What to produce |
Scan the records below for the line with "Buchcover DAS SKI SPORT WORTSUCHRÄTSEL BUCH" and the line with "What is a Library in the future? You+Web!", and retype that range exactly, both ends included, pictures excepted.

=== Data in this exercise ===

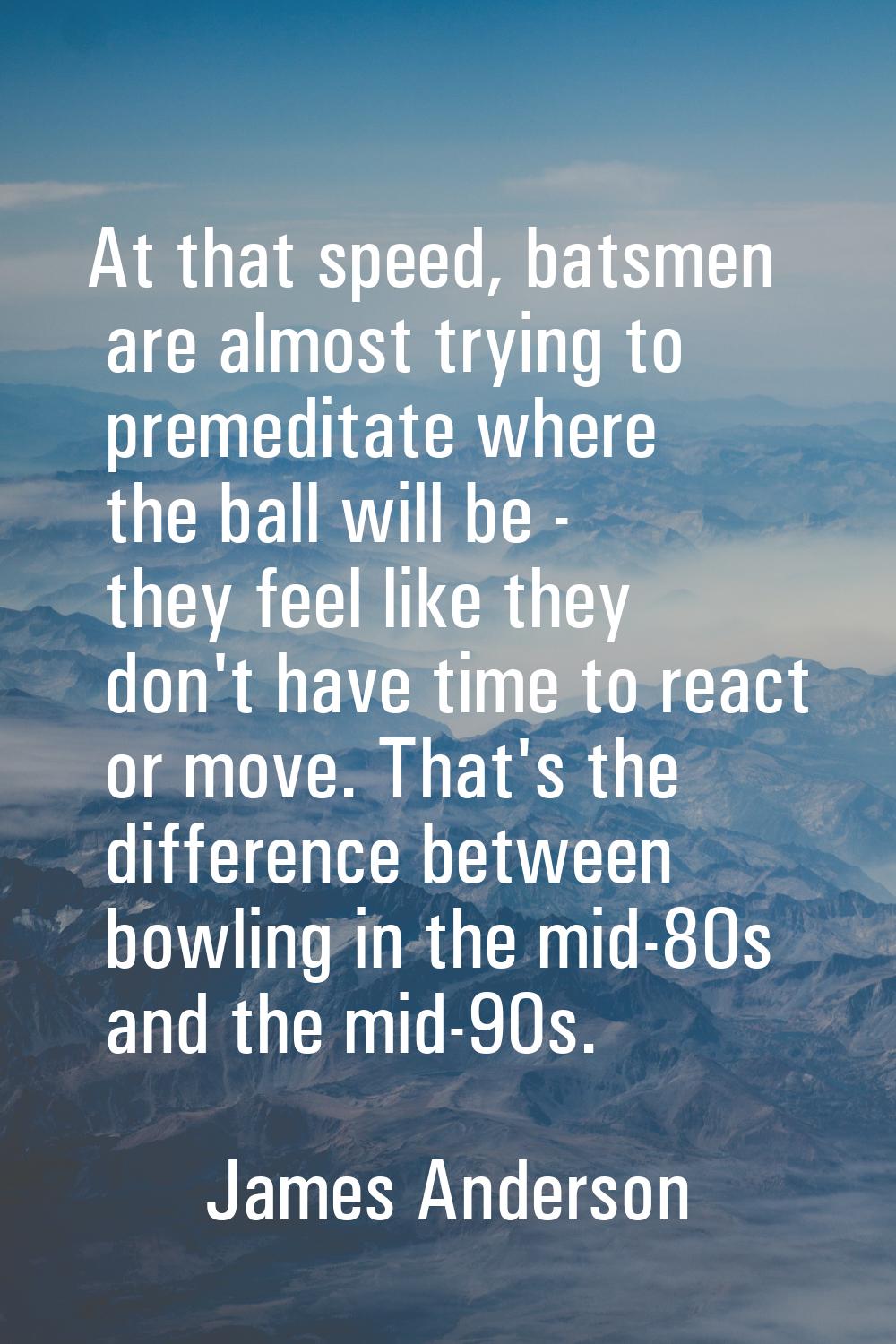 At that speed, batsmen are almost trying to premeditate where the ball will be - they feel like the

===
=== Data in this exercise ===

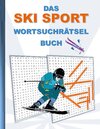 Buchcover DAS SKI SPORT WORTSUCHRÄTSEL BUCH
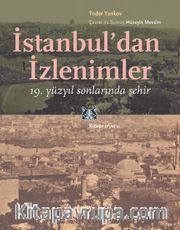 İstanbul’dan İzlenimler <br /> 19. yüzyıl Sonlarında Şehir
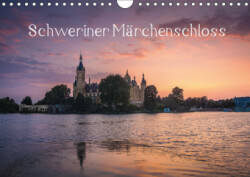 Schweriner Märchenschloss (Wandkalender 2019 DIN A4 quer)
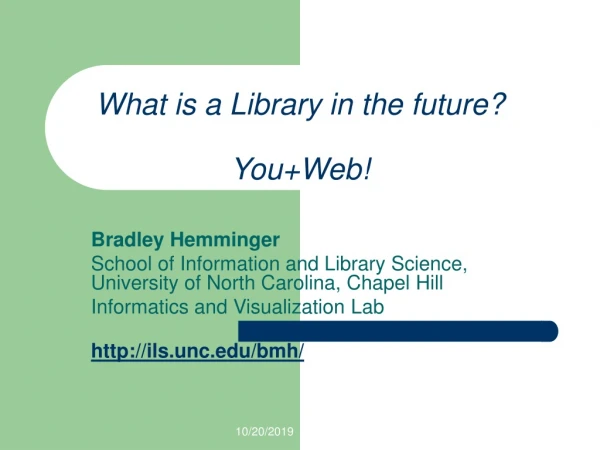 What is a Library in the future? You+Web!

===

Solution below |
 Buchcover DAS SKI SPORT WORTSUCHRÄTSEL BUCH
 İstanbul’dan İzlenimler <br /> 19. yüzyıl Sonlarında Şehir
 Schweriner Märchenschloss (Wandkalender 2019 DIN A4 quer)
 What is a Library in the future? You+Web!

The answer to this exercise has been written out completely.